Violencia, se llamaba, cada vez que tocaba su puerta respondía, cada vez que intentaba ocultarme me encontraba. Y sí, cambiaba.

Cambiaba no solo de rumbos, también se disfrazaba, en todo su sigilo, esperando el momento exacto para plantar su inconclusa espera en lo que queda de un esqueleto moribundo bajo unas sábanas baratas.
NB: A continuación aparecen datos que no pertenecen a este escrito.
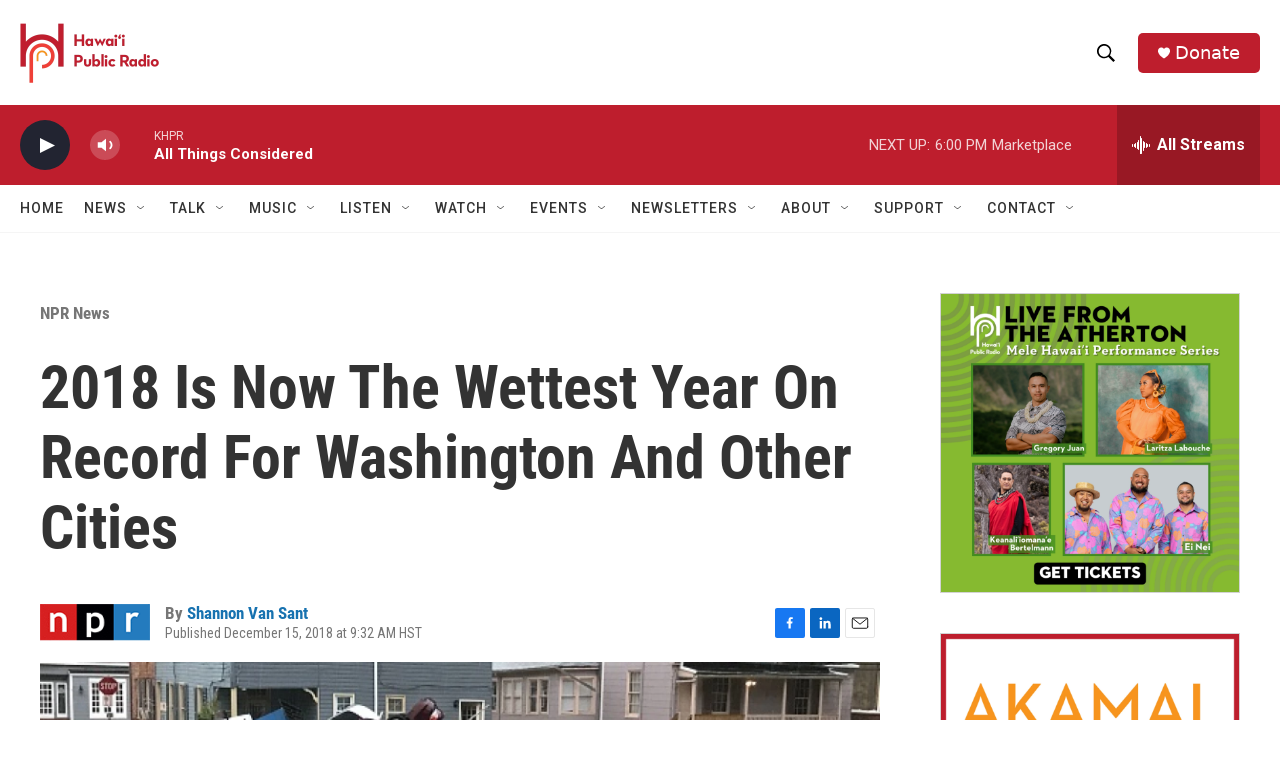

--- FILE ---
content_type: text/html; charset=utf-8
request_url: https://www.google.com/recaptcha/api2/aframe
body_size: 266
content:
<!DOCTYPE HTML><html><head><meta http-equiv="content-type" content="text/html; charset=UTF-8"></head><body><script nonce="8tsHaL1R180FttCq5WMJCQ">/** Anti-fraud and anti-abuse applications only. See google.com/recaptcha */ try{var clients={'sodar':'https://pagead2.googlesyndication.com/pagead/sodar?'};window.addEventListener("message",function(a){try{if(a.source===window.parent){var b=JSON.parse(a.data);var c=clients[b['id']];if(c){var d=document.createElement('img');d.src=c+b['params']+'&rc='+(localStorage.getItem("rc::a")?sessionStorage.getItem("rc::b"):"");window.document.body.appendChild(d);sessionStorage.setItem("rc::e",parseInt(sessionStorage.getItem("rc::e")||0)+1);localStorage.setItem("rc::h",'1769479628472');}}}catch(b){}});window.parent.postMessage("_grecaptcha_ready", "*");}catch(b){}</script></body></html>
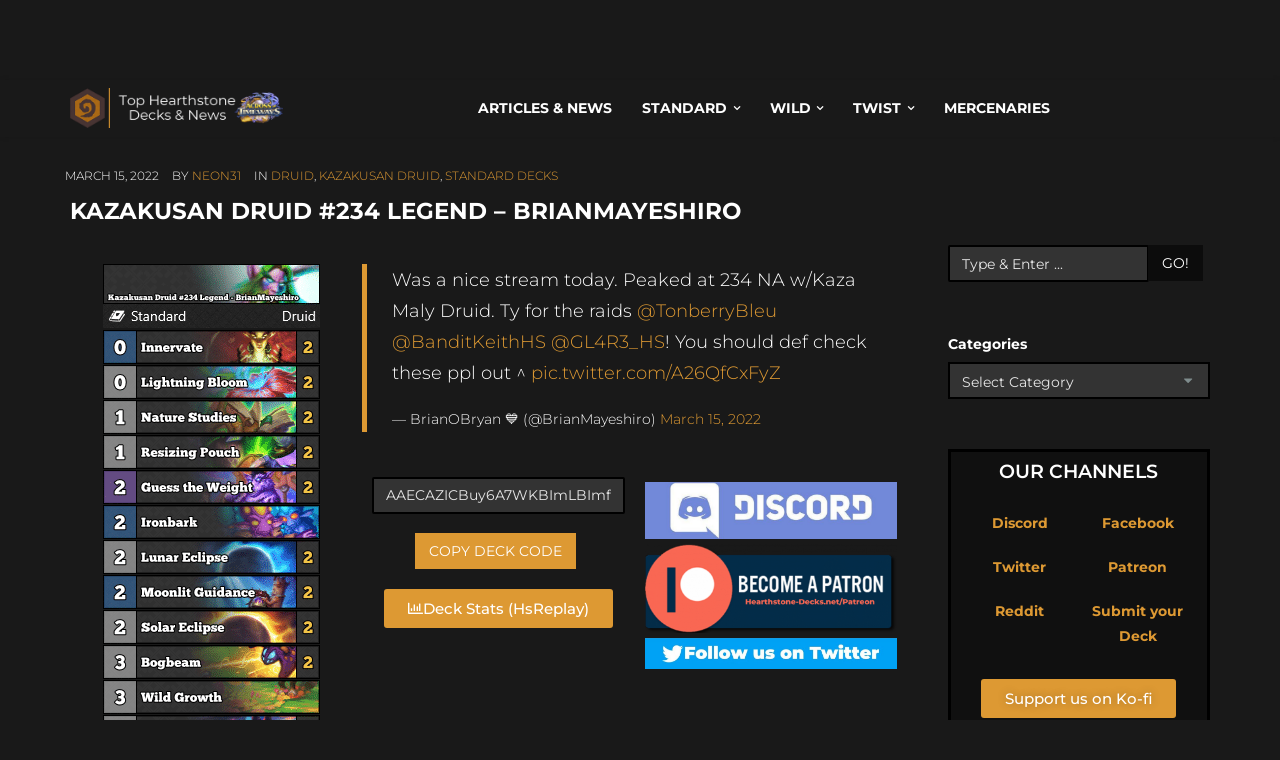

--- FILE ---
content_type: text/css
request_url: https://hearthstone-decks.net/wp-content/themes/spare/assets/plugins/device-mockups/device-mockups.css?ver=6.9
body_size: 742
content:
/*
 *	HTML5 Device Mockups
 *
 *	By:
 *		Tomi Hiltunen
 *		tomi@mitakuuluu.fi
 *		http://fi.linkedin.com/in/tomihiltunen/
 *		
 *		Angelos Arnis
 *		http://fi.linkedin.com/in/angelosarnis/
 *
 *	Inluded in this package:
 *		- iPhone5 (black/white, portrait/landscape)
 *		- iPad2 (black/white, portrait/landscape)
 *		- iMac
 *		- MacBook Pro (retina model)
 *		- Nexus 7
 *		- Lumia 920
 *		- Microsoft Surface
 *		- Galaxy S3
 */

 /* GENERAL STYLE */

.device-mockup {
	position: relative;
	width: 100%;
	padding-bottom: 61.775701%;
}

	.device-mockup > .device {
		position: absolute;
		top: 0; bottom: 0; left: 0; right: 0;
		width: 100%; height: 100%;
		background-size: 100% 100%;
		background-repeat: no-repeat;
		background-image: url("macbook/macbook.png");
	}

		.device-mockup > .device > .screen {
			position: absolute;
			top:    11.0438729%;
			bottom: 14.6747352%;
			left:   13.364486%;
			right:  13.364486%;
			overflow: hidden;
		}

		.device-mockup > .device > .button {
			position: absolute;
			top: 0; left: 0;
			display: none;
			overflow: hidden;
			border-radius: 100%;
			-webkit-border-radius: 100%;
			-moz-border-radius: 100%;
			cursor: pointer;
		}
                

/* DEVICES */


/* iMac */
.device-mockup.imac {
	padding-bottom: 81.230769%;
}

.device-mockup.imac > .device {
	background-image: url("imac/imac.png");
}

.device-mockup.imac > .device > .screen {
	top: 8.20707071%; bottom: 31.6919192%; left: 6.61538462%; right: 6.61538462%;
}


/* MacBook Pro */
.device-mockup.macbook {
	padding-bottom: 61.775701%;
}

.device-mockup.macbook > .device {
	background-image: url("macbook/macbook.png");
}

.device-mockup.macbook > .device > .screen {
	top: 11.0438729%; bottom: 14.6747352%; left: 13.364486%; right: 13.364486%;
}


/* iPhone5 */
.device-mockup.iphone5,
.device-mockup.iphone5.portrait {
	padding-bottom: 200.477897%;
}

.device-mockup.iphone5.landscape {
	padding-bottom: 49.9701136%;
}

.device-mockup.iphone5 > .device,
.device-mockup.iphone5.black > .device,
.device-mockup.iphone5.portrait.black > .device {
	background-image: url("iphone5/iphone5_port_black.png");
}

.device-mockup.iphone5.landscape > .device,
.device-mockup.iphone5.landscape.black > .device {
	background-image: url("iphone5/iphone5_land_black.png");
}

.device-mockup.iphone5.white > .device,
.device-mockup.iphone5.portrait.white > .device {
	background-image: url("iphone5/iphone5_port_white.png");
}

.device-mockup.iphone5.landscape.white > .device {
	background-image: url("iphone5/iphone5_land_white.png");
}

.device-mockup.iphone5 > .device > .screen,
.device-mockup.iphone5.portrait > .device > .screen {
	top: 16.28%; bottom: 16.28%; left: 11.77%; right: 11.77%;
}

.device-mockup.iphone5.landscape > .device > .screen {
	top: 11.722488%; bottom: 11.722488%; left: 16.0191273%; right: 16.0191273%;
}

.device-mockup.iphone5 > .device > .button,
.device-mockup.iphone5.portrait > .device > .button {
	display: block;
	top: 86.3%; bottom: 5.5%; left:  42%; right: 42%;
}

.device-mockup.iphone5.landscape > .device > .button {
	display: block;
	top: 42%; bottom: 42%; left:  86.4%; right: 5.1%;
}


/* iPad */
.device-mockup.ipad,
.device-mockup.ipad.portrait {
	padding-bottom: 128.406276%;
}

.device-mockup.ipad.landscape {
	padding-bottom: 79.9086758%;
}

.device-mockup.ipad > .device,
.device-mockup.ipad.black > .device,
.device-mockup.ipad.portrait.black > .device {
	background-image: url("ipad/ipad_port_black.png");
}

.device-mockup.ipad.white > .device,
.device-mockup.ipad.portrait.white > .device {
	background-image: url("ipad/ipad_port_white.png");
}

.device-mockup.ipad.landscape > .device,
.device-mockup.ipad.landscape.black > .device {
	background-image: url("ipad/ipad_land_black.png");
}

.device-mockup.ipad.landscape.white > .device {
	background-image: url("ipad/ipad_land_white.png");
}

.device-mockup.ipad > .device > .screen,
.device-mockup.ipad.portrait > .device > .screen {
	top: 12.025723%; bottom: 12.154341%; left: 13.45995%; right: 13.45995%;
}

.device-mockup.ipad.landscape > .device > .screen {
	top: 13.87755102%; bottom: 13.87755102%; left: 11.5459883%; right: 11.5459883%;
}

.device-mockup.ipad > .device > .button,
.device-mockup.ipad.portrait > .device > .button {
	display: block;
	top: 90.2%; bottom: 5.5%; left: 47.3%; right: 47.3%;
}

.device-mockup.ipad.landscape > .device > .button {
	display: block;
	top: 47.3%; bottom: 47.3%; left: 90.8%; right: 4.9%;
}

--- FILE ---
content_type: text/css
request_url: https://hearthstone-decks.net/wp-content/themes/spare/style.css?ver=6.9
body_size: 387
content:
/*
Theme Name: spare
Theme URI: http://demo.themeton.com/spare
Description: Fully Responsive Corporate Theme For Your Business
Author: ThemeTon
Author URI: http://www.themeton.com
Version:1.7
License:
License URI:
Text Domain: spare
Tags:one-column, two-columns, left-sidebar, right-sidebar, custom-background, custom-colors, custom-menu, featured-image-header, featured-images, post-formats, theme-options, translation-ready
*/

/* =WordPress Core
-------------------------------------------------------------- */
.alignnone {margin: 5px 20px 20px 0; }
.aligncenter, div.aligncenter {display: block; margin: 5px auto 5px auto; }
.alignright {float:right; margin: 5px 0 20px 20px; }
 .alignleft {float: left; margin: 5px 20px 20px 0; }
.aligncenter {display: block; margin: 5px auto 5px auto; }
a,a:hover,a:active,a:focus{outline:0}
a img.alignright {float: right; margin: 5px 0 20px 20px; }
a img.alignnone {margin: 5px 20px 20px 0; }
a img.alignleft {float: left; margin: 5px 20px 20px 0; }
a img.aligncenter {display: block; margin-left: auto; margin-right: auto }
.wp-caption {background: #fff; border: 1px solid #f0f0f0; max-width: 96%; /* Image does not overflow the content area */ padding: 5px 3px 10px; text-align: center; }
.wp-caption.alignnone {margin: 5px 20px 20px 0; }
.wp-caption.alignleft {margin: 5px 20px 20px 0; }
.wp-caption.alignright {margin: 5px 0 20px 20px; }
.wp-caption img {border: 0 none; height: auto; margin: 0; max-width: 98.5%; padding: 0; width: auto; }
.wp-caption p.wp-caption-text {font-size: 11px; line-height: 17px; margin: 0; padding: 0 4px 5px; }
.sticky,.bypostauthor,.gallery-caption{}
body.rtl .swiper-container>.swiper-wrapper{float:left;}
.blog.medium-loop .sticky .medium-content,.blog.grid-loop article.sticky{border-style:dashed;border-width:2px;}
.screen-reader-text{}

--- FILE ---
content_type: text/css
request_url: https://hearthstone-decks.net/wp-content/uploads/elementor/css/post-152863.css?ver=1764975232
body_size: -130
content:
.elementor-widget-image .widget-image-caption{color:var( --e-global-color-text );font-family:var( --e-global-typography-text-font-family ), montserrat;font-weight:var( --e-global-typography-text-font-weight );}.elementor-widget-button .elementor-button{background-color:var( --e-global-color-accent );font-family:var( --e-global-typography-accent-font-family ), montserrat;font-weight:var( --e-global-typography-accent-font-weight );}.elementor-152863 .elementor-element.elementor-element-932b2fb .elementor-button{background-color:#DD9933;}.elementor-152863 .elementor-element.elementor-element-932b2fb .elementor-button-content-wrapper{flex-direction:row;}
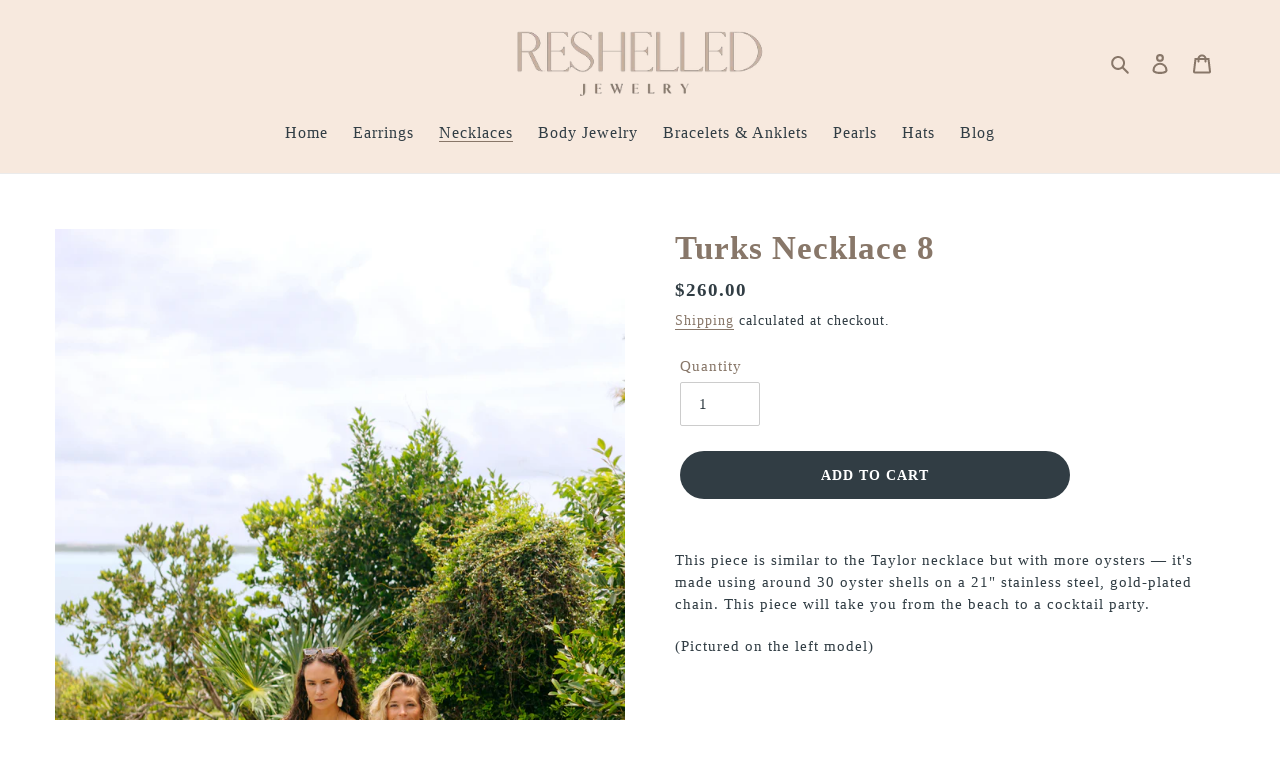

--- FILE ---
content_type: text/css
request_url: https://reshelledjewelry.com/cdn/shop/t/6/assets/custom-style.css?v=116379103119193578821733311093
body_size: 542
content:
body,div,p,a,button,span{font-family:KENOKY!important;letter-spacing:1px!important}.h2,h2{font-size:40px;letter-spacing:normal;font-weight:700;font-family:KENOKY!important;letter-spacing:1px!important}h1,h3,h4,h5,h6,.h2,h2,input,textarea,select,.disclosure__toggle{font-family:KENOKY!important;letter-spacing:1px!important}#Collection .grid-view-item__image-wrapper.product-card__image-wrapper{max-width:100%!important}#Collection .grid-view-item__image-wrapper.product-card__image-wrapper img{max-width:100%;max-height:100%;height:100%;object-fit:cover}#Collection .pd-d{padding-top:165%!important}.collection-hero__image{height:26.041666666666668vw!important}#shopify-section-hero-1 .hero__overlay:before{opacity:0!important}#shopify-section-hero-1 .hero__inner{vertical-align:bottom}#shopify-section-feature-columns .feature-row__image-wrapper{max-width:unset}#shopify-section-feature-columns .feature-row__image-wrapper img{max-width:100%;max-height:100%;object-fit:cover;height:100%}#shopify-section-feature-columns .feature-row__image-wrapper .etc{padding-top:120%!important}#shopify-section-quotes{background:#f7e9de}.site-nav__label{color:#313d44;font-size:16px}.site-footer__hr{border-bottom:1px solid #fff!important}.site-footer__item-inner--newsletter .newsletter__submit{background:#bc8359!important}.site-footer .grid__item:last-child{text-align:center}ul.payment-icons.list--inline.site-footer__icon-list{text-align:left}#shopify-section-feature-columns .page-width{max-width:unset}div#shopify-section-hero-1{padding-bottom:0}a.btn.btn--secondary.btn--small{background:#313d44;color:#fff;padding:10px 40px}html.js{padding-bottom:0!important}.collection-hero__title{font-size:50px;font-weight:700;text-transform:uppercase}.site-nav--centered{padding-bottom:0!important}#shopify-section-header,#shopify-section-header .site-header,#shopify-section-header .site-header__mobile-nav{background:#f7e9de}#shopify-section-blog-template ul.grid{display:flex;justify-content:center;flex-wrap:wrap}.btn{border-radius:30px;padding:10px 40px;height:48px;display:inline-flex;align-items:center;justify-content:center;font-size:14px;letter-spacing:normal;background:#313d44!important;border:0!important;color:#fff!important}.btn:hover{background:#bc8359!important}h3.h4{font-size:20px}.quotes-slider__text cite{font-size:16px;font-weight:700}.site-footer p.h4{font-size:20px}.product-single__media-wrapper img{max-width:100%!important;max-height:100%!important;object-fit:cover}.product-single__media-wrapper{max-width:100%!important}.product-single .grid__item:last-child{padding-left:50px}.product-recommendations__inner .product-card__image-wrapper{max-width:100%!important}.product-recommendations__inner .product-card__image-wrapper img{max-width:100%!important;object-fit:cover;max-height:350px!important;height:100%}.product-recommendations__inner .pd-d{padding-top:100%!important}body.template-product .return-link-wrapper{margin-top:0}shopify-payment-terms{display:none}.product-form{padding-top:.5rem!important}.product-single__thumbnail-image{height:140px;width:100%;object-fit:cover}#shopify-section-inner-banner h2{font-size:50px;font-weight:700}.story-text img{margin:40px 0}.story-text h2{color:#887769}.rte.story-text{padding:30px 0}.site-footer__item:last-of-type{margin-bottom:0}.pagination .btn{padding:10px 15px}.collection-description{display:none}#shopify-section-article-template .studioengine .is-box .is-container{margin-top:0;margin-bottom:10px;padding-left:0;padding-right:0}#shopify-section-article-template .studioengine .sse-column.sse-full{padding-left:0;padding-right:0}#shopify-section-article-template .studioengine img{margin-bottom:20px}.hero .mega-title{font-size:50px;font-weight:700;text-transform:uppercase}.collection-hero__title-wrapper:before,.hero__overlay:before{opacity:0!important}#shopify-section-blog-template .page-width{max-width:unset}.product-recommendations__inner .grid__item:last-child{display:none}.product-recommendations__inner .grid__item{width:33%}.product-recommendations__inner .pd-d{padding-top:165%!important}.product-recommendations__inner .grid-view-item__image-wrapper.product-card__image-wrapper img{max-width:100%!important;max-height:100%!important;height:100%;object-fit:cover}.collection-hero .collection-hero__title.page-width{display:none}#shopify-section-custom_content_Dp4DiR .h2{text-transform:unset}.two-sides{display:flex;gap:1.6rem;flex-wrap:wrap}#shopify-section-article-template .two-sides img{height:auto;width:48%;object-fit:contain;background:#8b8b8b1c}#shopify-section-article-template .two-sides .col{width:48%}#shopify-section-article-template .two-sides .col img{height:auto;width:100%;object-fit:contain;background:#8b8b8b1c}#shopify-section-article-template img{height:auto;object-fit:contain}.two-sides p{width:100%;text-align:center;margin-top:0;margin-bottom:0!important}.two-sides .col p{width:100%;text-align:center;margin-top:1rem}@media screen and (max-width: 980px){#shopify-section-article-template .two-sides img{height:360px;width:47%;padding:15px}}@media screen and (max-width: 480px){#shopify-section-article-template .two-sides img{height:auto;width:100%}}
/*# sourceMappingURL=/cdn/shop/t/6/assets/custom-style.css.map?v=116379103119193578821733311093 */
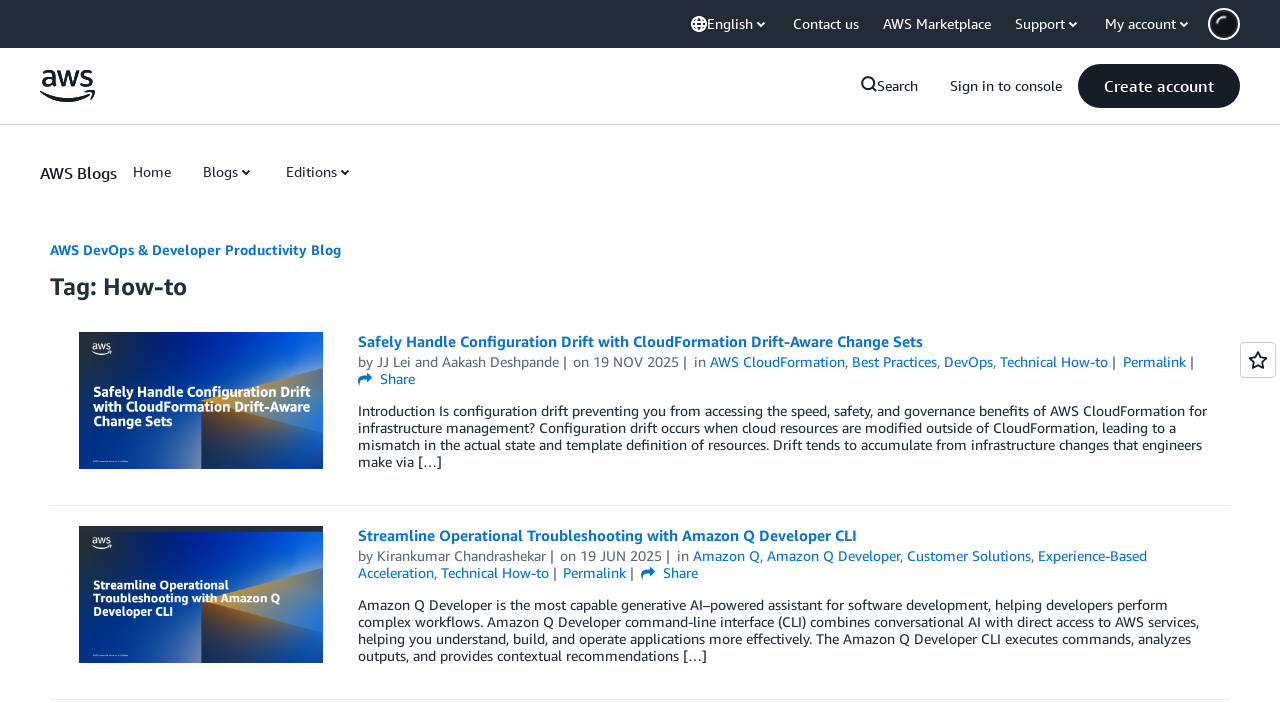

--- FILE ---
content_type: text/html;charset=UTF-8
request_url: https://amazonwebservicesinc.tt.omtrdc.net/m2/amazonwebservicesinc/ubox/raw?mboxPC=1769279353897-558915&mboxSession=1769279353897-503515&uniq=1769279354157-108383
body_size: -91
content:
{"url":"/en_US/optimization_testing/ccba-footer/master","campaignId":"610677","environmentId":"350","userPCId":"1769279353897-558915.44_0"}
Violencia no solo ocultaba su nombre, en las noches solía ocultar su verdad.

Las verdades de violencia si bien no eran mentira, no eran del todo ciertas, porque le gustaba jugar a los ángeles y demonios, para luego castigar.

Violencia no perdona.

Le gusta hacer las noches más largas y los días más cortos, por el miedo al sol y a ser descubierta. Como es de esperar, no siempre es honesta.

Está en todos lados, violencia, desde el abrir mis ojos y exhalar, hasta dejarme sin aire rogando por más, porque es codiciosa, injusta, traicionera.

Violencia nunca aprendió a amar, pues apreciaba más la soledad.

A pesar de su incapacidad para sentir, violencia se maravillaba con los cambios de color en mi piel, es por ello, que cuando los colores desaparecían, los volvía a pintar, una y otra vez.

Violencia no habla, a violencia le gusta el silencio.